- Given task 1
According to the SinhSafe description, what three categories is social media content classified into?
- Given task 2
Revise the passage of the SinhSafe description that opens with the words containing "A key innovation" and closes with "through AI-driven intervention.". Write it out again with "benchmark" changed to "baseline".

===== Page =====

SinhSafe is an advanced cyberbullying detection framework specifically designed for the linguistic complexities of the Sinhala language and its code-mixed variant, Singlish. Addressing the critical gap in low-resource language safety tools, this project leverages state-of-the-art multilingual transformer models, specifically XLM-RoBERTa (XLM-R), SinBERT, and SinhLlama, to classify social media content into three distinct categories: Cyberbullying, Offensive, and Normal.

A key innovation of SinhSafe is its robust preprocessing pipeline, which integrates a hybrid transliteration system combining Google API integration with a custom offline rule-based converter. This ensures high-accuracy normalization of Singlish text into Sinhala script before classification. By establishing a new benchmark and introducing a large pseudo-labeled dataset, SinhSafe aims to provide nuanced content moderation solutions for Sri Lankan social media platforms, promoting safer online communities through AI-driven intervention.

===== Data extract =====

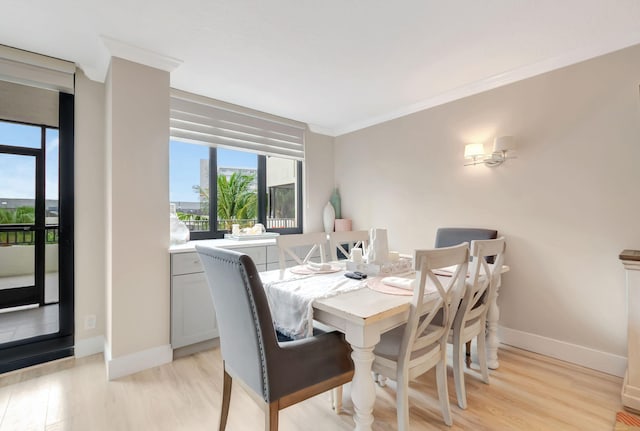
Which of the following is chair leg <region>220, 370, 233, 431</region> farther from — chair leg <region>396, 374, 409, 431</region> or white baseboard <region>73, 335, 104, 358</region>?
white baseboard <region>73, 335, 104, 358</region>

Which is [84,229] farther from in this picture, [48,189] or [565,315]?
[565,315]

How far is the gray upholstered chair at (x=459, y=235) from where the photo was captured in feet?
8.60

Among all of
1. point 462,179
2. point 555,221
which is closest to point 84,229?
point 462,179

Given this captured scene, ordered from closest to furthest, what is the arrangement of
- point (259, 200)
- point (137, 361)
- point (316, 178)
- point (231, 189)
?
point (137, 361) < point (231, 189) < point (259, 200) < point (316, 178)

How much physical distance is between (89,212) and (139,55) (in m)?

=====

- Task answer 1
Cyberbullying, Offensive, and Normal.

- Task answer 2
A key innovation of SinhSafe is its robust preprocessing pipeline, which integrates a hybrid transliteration system combining Google API integration with a custom offline rule-based converter. This ensures high-accuracy normalization of Singlish text into Sinhala script before classification. By establishing a new baseline and introducing a large pseudo-labeled dataset, SinhSafe aims to provide nuanced content moderation solutions for Sri Lankan social media platforms, promoting safer online communities through AI-driven intervention.